Media Art and Digital Works
As a scholar engaged in action research, it is imperative for me to engage in the production of media art and digital works, as both examples of my scholarship and creative expression inspired by that research. The creative practitioner can uncover tacit knowledge that theoretical studies alone cannot reveal. As a sound artist, I create media art and digital works exploring sound-based narratives. As a result, my efforts are realized both through traditional scholarship and peer-reviewed international radio art broadcasts and/or juried gallery installations and exhibitions.

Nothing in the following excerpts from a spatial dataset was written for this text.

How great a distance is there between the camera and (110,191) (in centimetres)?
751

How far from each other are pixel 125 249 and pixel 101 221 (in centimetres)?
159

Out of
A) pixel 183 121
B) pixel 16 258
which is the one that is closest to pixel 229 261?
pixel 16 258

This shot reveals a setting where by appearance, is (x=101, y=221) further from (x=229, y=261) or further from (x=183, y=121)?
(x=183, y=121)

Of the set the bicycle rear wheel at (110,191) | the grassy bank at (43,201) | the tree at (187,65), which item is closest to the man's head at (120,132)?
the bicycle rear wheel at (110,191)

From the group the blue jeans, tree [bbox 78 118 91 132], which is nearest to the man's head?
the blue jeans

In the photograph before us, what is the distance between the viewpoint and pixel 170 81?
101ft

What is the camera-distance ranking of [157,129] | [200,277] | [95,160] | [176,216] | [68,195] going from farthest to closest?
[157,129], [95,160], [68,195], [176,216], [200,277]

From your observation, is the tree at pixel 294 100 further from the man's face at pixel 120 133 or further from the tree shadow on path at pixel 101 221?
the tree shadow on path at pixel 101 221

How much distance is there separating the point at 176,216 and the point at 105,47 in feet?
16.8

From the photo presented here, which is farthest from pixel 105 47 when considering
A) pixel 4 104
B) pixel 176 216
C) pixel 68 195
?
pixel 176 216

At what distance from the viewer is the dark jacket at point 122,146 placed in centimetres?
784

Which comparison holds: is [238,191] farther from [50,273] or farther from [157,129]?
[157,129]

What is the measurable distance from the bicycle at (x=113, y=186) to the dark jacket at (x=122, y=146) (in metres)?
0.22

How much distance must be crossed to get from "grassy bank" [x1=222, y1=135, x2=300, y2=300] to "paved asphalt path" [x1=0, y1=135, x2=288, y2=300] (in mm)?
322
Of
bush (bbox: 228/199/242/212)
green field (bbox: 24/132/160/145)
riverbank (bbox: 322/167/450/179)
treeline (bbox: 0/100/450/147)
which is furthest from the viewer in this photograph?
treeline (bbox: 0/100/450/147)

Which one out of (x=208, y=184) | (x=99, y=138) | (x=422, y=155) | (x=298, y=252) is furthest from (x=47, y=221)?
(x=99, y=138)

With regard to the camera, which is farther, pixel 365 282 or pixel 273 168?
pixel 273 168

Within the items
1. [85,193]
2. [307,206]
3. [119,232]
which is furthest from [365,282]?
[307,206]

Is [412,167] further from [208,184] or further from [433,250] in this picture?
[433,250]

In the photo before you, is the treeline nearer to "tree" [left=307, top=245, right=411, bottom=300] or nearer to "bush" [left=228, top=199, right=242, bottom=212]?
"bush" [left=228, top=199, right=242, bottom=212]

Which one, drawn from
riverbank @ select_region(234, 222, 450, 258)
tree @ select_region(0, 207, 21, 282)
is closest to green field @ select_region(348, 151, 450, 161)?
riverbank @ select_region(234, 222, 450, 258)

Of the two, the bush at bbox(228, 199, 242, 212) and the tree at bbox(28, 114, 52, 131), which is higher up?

My creative efforts are based on the following conceptual framework. Sound was the original and remains a fundamental sensory input and communication channel for human culture. Sound conveys deep, rich information; is capable of providing immersive, interactive contexts for listeners. Through the act of careful listening, listeners can derive a great deal of information about the world they inhabit. Sound transforms space to place. Sound is the phoneme for speech (verbalization of abstract thought). Sound is the central component of narrative (the recounting of a sequence of events and their meaning). Sound is the driver of storytelling (the addition of setting, plot, characters, logical unfolding of events, a climax). Sound is the basis for literature (written works considered to possess lasting artistic merit) and the various practices and cultures associated with its production and consumption (reading, writing, and listening).
Radio is a medium based on sound, especially the sound of the human voice, speaking. Radio subsumes and extends speech (McLuhan). As one of the most significant (perhaps the most significant) technologies of the 20th century, radio has long been considered either an art form in its own right, or a medium with which one can create art from sound. The radio art artist is one who uses sound to make art. This interplay provides an intermedia framework and prompts a multiplicity of practices. As a result, the relationship(s) between artist and audience, transmitter and receiver, can be redefined, along with the telecommunications airwaves as the site for its practice. See my Radio Nouspace project.
Radio (or "transmission," based on the interaction with the transmission technologies of radio) art addresses the imbalance of sight over sound, how the visual overly influences the way we relate to and think about our daily lives. Upon this thesis Michael Bull and Les Back advocate for "deep listening as a way of attuning our ears to listen again to the multiple layers of meaning potentially embedded in the same sound." Deep listening, they say, also involves "practices of dialogue and procedures for investigation, transposition and interpretation" (Bull and Back 3-4).
In short, radio (transmission) + sound art provides opportunities for sounds from various sources and cultures to create and sustain new narrative strategies and subvert historical media conventions.
Scholarship results in communicable knowledge
Action research suggests that one's scholarship results in communicable knowledge. Please see the Creative section of my website for specific examples.
Bull, Michael and Les Back, eds. 2003. The Auditory Culture Reader. Oxford, UK: Berg.
Burdick, Anne, Johanna Drucker, Peter Lunenfeld, and Todd Presner. 2012. Digital_Humanities. Cambridge, MA: The MIT Press.
Feyerabend, Paul. 1975. Against Method: Outline of an Anarchist Theory of Knowledge. London: New Left Books.
hooks, belle. 2014. Teaching to Transgress: Education as the Practice of Freedom. Routledge Press: NY.
McLuhan, Marshall. 1964. Understanding Media: The Extensions of Man. New York: McGraw Hill.
Pickering, Andrew. 1995. The Mangle of Practice: Time, Agency, and Science. The University of Chicago Press.
Vannotti, Stefano M. 2008. "Let Us Do What We Can Do Best: But How Can We Produce Knowledge by Designing Interfaces?" In Interface Cultures: Artistic Aspects of Interaction. Christa Sommerer, Laurent Mignonneau, and Dorothée King, eds. Transaction Publishers: New Brunswick, NJ.